If a table doesn’t have an explicit sort order, the Tabular service will be able to infer a sort order based on the primary key of the table and the partitioning scheme, Blue says.
“We can also take a look at what are people actually doing in selecting from this table,” he says. “And if we know that, we can figure out, oh these are the columns that people tend to select by and we can fill that in.”
Eventually, Tabular could bring some AI to bear on the problem. For example, at Netflix, Blue helped implement a recommender system that would find the optimal settings for given table by rewriting it 20 or times and seeing which settings worked the best. The company could eventually build that sort of system. But first, the company is focused on getting the core service built and implemented.

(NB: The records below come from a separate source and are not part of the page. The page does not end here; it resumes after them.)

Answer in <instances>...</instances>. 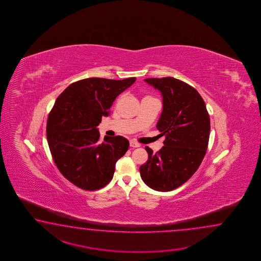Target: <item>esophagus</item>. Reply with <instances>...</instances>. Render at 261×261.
<instances>
[{
  "label": "esophagus",
  "mask_w": 261,
  "mask_h": 261,
  "mask_svg": "<svg viewBox=\"0 0 261 261\" xmlns=\"http://www.w3.org/2000/svg\"><path fill=\"white\" fill-rule=\"evenodd\" d=\"M129 145H130V147H133V148H134V147H140V144H138V143L135 142V141H133V140L129 142Z\"/></svg>",
  "instance_id": "esophagus-1"
}]
</instances>
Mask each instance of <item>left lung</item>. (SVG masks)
<instances>
[{
	"mask_svg": "<svg viewBox=\"0 0 261 261\" xmlns=\"http://www.w3.org/2000/svg\"><path fill=\"white\" fill-rule=\"evenodd\" d=\"M161 92L163 110L156 128L165 135L164 145L140 167L141 177L150 189L171 191L186 183L200 167L210 136V117L200 93L173 77L146 78Z\"/></svg>",
	"mask_w": 261,
	"mask_h": 261,
	"instance_id": "left-lung-1",
	"label": "left lung"
}]
</instances>
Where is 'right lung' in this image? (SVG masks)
I'll return each mask as SVG.
<instances>
[{"label":"right lung","mask_w":261,"mask_h":261,"mask_svg":"<svg viewBox=\"0 0 261 261\" xmlns=\"http://www.w3.org/2000/svg\"><path fill=\"white\" fill-rule=\"evenodd\" d=\"M135 80L86 78L71 84L57 98L46 123L47 143L59 171L78 188L93 191L106 187L117 161L128 149L129 143L122 136H106L100 143L97 127L117 96Z\"/></svg>","instance_id":"add662e5"}]
</instances>
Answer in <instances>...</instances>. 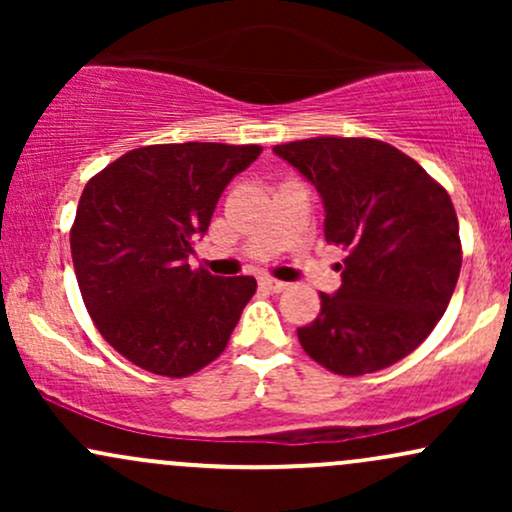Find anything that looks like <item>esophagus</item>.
I'll return each instance as SVG.
<instances>
[{
    "instance_id": "1",
    "label": "esophagus",
    "mask_w": 512,
    "mask_h": 512,
    "mask_svg": "<svg viewBox=\"0 0 512 512\" xmlns=\"http://www.w3.org/2000/svg\"><path fill=\"white\" fill-rule=\"evenodd\" d=\"M260 284L264 286V289L267 291H272V293H281L286 289V281H279V279H272V276H260Z\"/></svg>"
}]
</instances>
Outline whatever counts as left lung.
I'll return each mask as SVG.
<instances>
[{
  "label": "left lung",
  "instance_id": "left-lung-1",
  "mask_svg": "<svg viewBox=\"0 0 512 512\" xmlns=\"http://www.w3.org/2000/svg\"><path fill=\"white\" fill-rule=\"evenodd\" d=\"M325 207V238L346 252L342 286L298 327L313 361L366 375L409 356L448 308L462 267L450 195L414 158L378 139L317 137L274 146Z\"/></svg>",
  "mask_w": 512,
  "mask_h": 512
}]
</instances>
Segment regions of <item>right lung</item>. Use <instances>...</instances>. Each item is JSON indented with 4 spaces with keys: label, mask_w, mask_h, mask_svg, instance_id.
<instances>
[{
    "label": "right lung",
    "mask_w": 512,
    "mask_h": 512,
    "mask_svg": "<svg viewBox=\"0 0 512 512\" xmlns=\"http://www.w3.org/2000/svg\"><path fill=\"white\" fill-rule=\"evenodd\" d=\"M262 146L156 144L120 156L81 192L72 260L103 339L134 366L197 373L226 349L257 281L190 269L226 185Z\"/></svg>",
    "instance_id": "1"
}]
</instances>
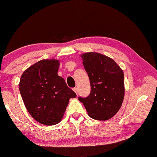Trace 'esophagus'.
I'll list each match as a JSON object with an SVG mask.
<instances>
[{
    "label": "esophagus",
    "mask_w": 157,
    "mask_h": 157,
    "mask_svg": "<svg viewBox=\"0 0 157 157\" xmlns=\"http://www.w3.org/2000/svg\"><path fill=\"white\" fill-rule=\"evenodd\" d=\"M73 91L75 92L76 94H78V89H77V88H73Z\"/></svg>",
    "instance_id": "34e87169"
}]
</instances>
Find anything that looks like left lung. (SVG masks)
Wrapping results in <instances>:
<instances>
[{
	"mask_svg": "<svg viewBox=\"0 0 157 157\" xmlns=\"http://www.w3.org/2000/svg\"><path fill=\"white\" fill-rule=\"evenodd\" d=\"M89 78L91 94L78 99L88 115L98 121H107L120 109L124 95V73L113 59L98 52L80 55Z\"/></svg>",
	"mask_w": 157,
	"mask_h": 157,
	"instance_id": "1",
	"label": "left lung"
}]
</instances>
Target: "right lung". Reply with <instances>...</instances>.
I'll return each mask as SVG.
<instances>
[{
	"label": "right lung",
	"instance_id": "obj_1",
	"mask_svg": "<svg viewBox=\"0 0 157 157\" xmlns=\"http://www.w3.org/2000/svg\"><path fill=\"white\" fill-rule=\"evenodd\" d=\"M60 62L42 59L23 73L19 91L26 109L39 123L55 125L62 121L70 98L76 94L58 75Z\"/></svg>",
	"mask_w": 157,
	"mask_h": 157
}]
</instances>
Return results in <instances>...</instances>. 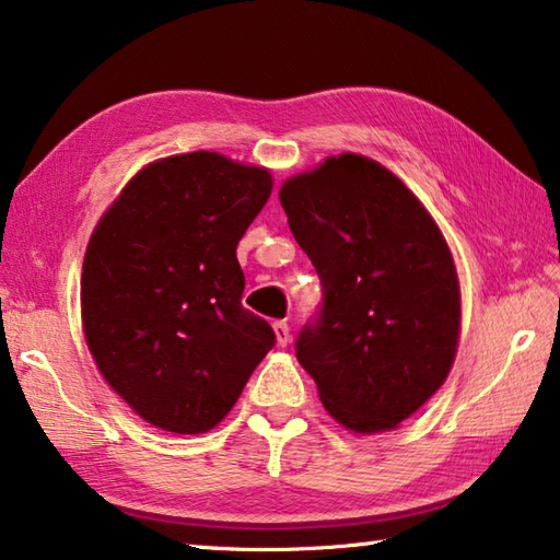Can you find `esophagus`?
Returning a JSON list of instances; mask_svg holds the SVG:
<instances>
[{
    "mask_svg": "<svg viewBox=\"0 0 560 560\" xmlns=\"http://www.w3.org/2000/svg\"><path fill=\"white\" fill-rule=\"evenodd\" d=\"M273 334H277V343L279 346H289L291 328H289L287 320H277V324H273Z\"/></svg>",
    "mask_w": 560,
    "mask_h": 560,
    "instance_id": "1",
    "label": "esophagus"
}]
</instances>
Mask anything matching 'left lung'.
Segmentation results:
<instances>
[{
  "label": "left lung",
  "mask_w": 560,
  "mask_h": 560,
  "mask_svg": "<svg viewBox=\"0 0 560 560\" xmlns=\"http://www.w3.org/2000/svg\"><path fill=\"white\" fill-rule=\"evenodd\" d=\"M279 200L324 287L296 338L320 402L353 432L393 430L447 377L459 281L440 226L390 170L346 153Z\"/></svg>",
  "instance_id": "8db88e82"
}]
</instances>
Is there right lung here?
<instances>
[{"label": "right lung", "instance_id": "1", "mask_svg": "<svg viewBox=\"0 0 560 560\" xmlns=\"http://www.w3.org/2000/svg\"><path fill=\"white\" fill-rule=\"evenodd\" d=\"M269 195L267 170L197 150L140 170L91 236L86 343L113 390L160 430H212L277 343L242 306L236 261Z\"/></svg>", "mask_w": 560, "mask_h": 560}]
</instances>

“What we want is a very simple, easy, out-of-the-box solution that that works great with Iceberg tables,” Blue says. “And if you’re either a new customer, someone moving to cloud, or someone with an existing Hive build out, to just be able to start using our service very easily.”
Open Data Lakes
The way Andressen Horowitz’s Martin Casado desdribes it, Tabular is building “an independent cloud data platform.”
“It will replace raw data lakes with a service that hides much of the underlying complexity and automates common data management tasks,” Casado wrote in a recent blog post on the a16z website. “Tabular provides many of the features that make data warehouses easy to use — atomic transactions, schema evolution, time travel, partitioning, and so on — to any cloud-based data processing system that wants to support it, including data warehouses. In this sense, it implements the ‘lakehouse’ architectural pattern that is growing in popularity. But it adopts a fully open set of standards so that all systems can build on a common foundation and share data in a common format.”
First made popular with Hadoop, data lakes today are proliferating in the cloud, where they are implemented on S3 and other object storage systems. The combination of cheap storage and the separation of compute and storage means that companies can scale their data lakes well into the petabyte range. But there is complexity lurking in the lake that forces customers to become experts in “quirky limitations,” Tabular says.
The popularity of Snowflake and Databricks shows that there is a market for services that simplify data lake management. With Tabular, Blue hopes to mirror those types of services, while giving customers freedom to plug any engines into their big data storage.
“Snowflake has definitely built the bottom half of the database that is quite good,” Blue says. “Databricks has built the bottom half of the database as well, with their Delta lake format.”
Both Databricks and Snowflake will run maintenance services on customers data, such as compacting data to minimize storage costs. However, both those two services aim to keep you within their respective ecosystems, Blue says.
“What we want is to be agnostic to the query engine,” he says. “We want both Databricks and Snowflake and Starburst and whoever to work with us and be able to access that data natively and with really great performance…We think that people want a lot of flexibility in the query engine, and without needing to move their data.”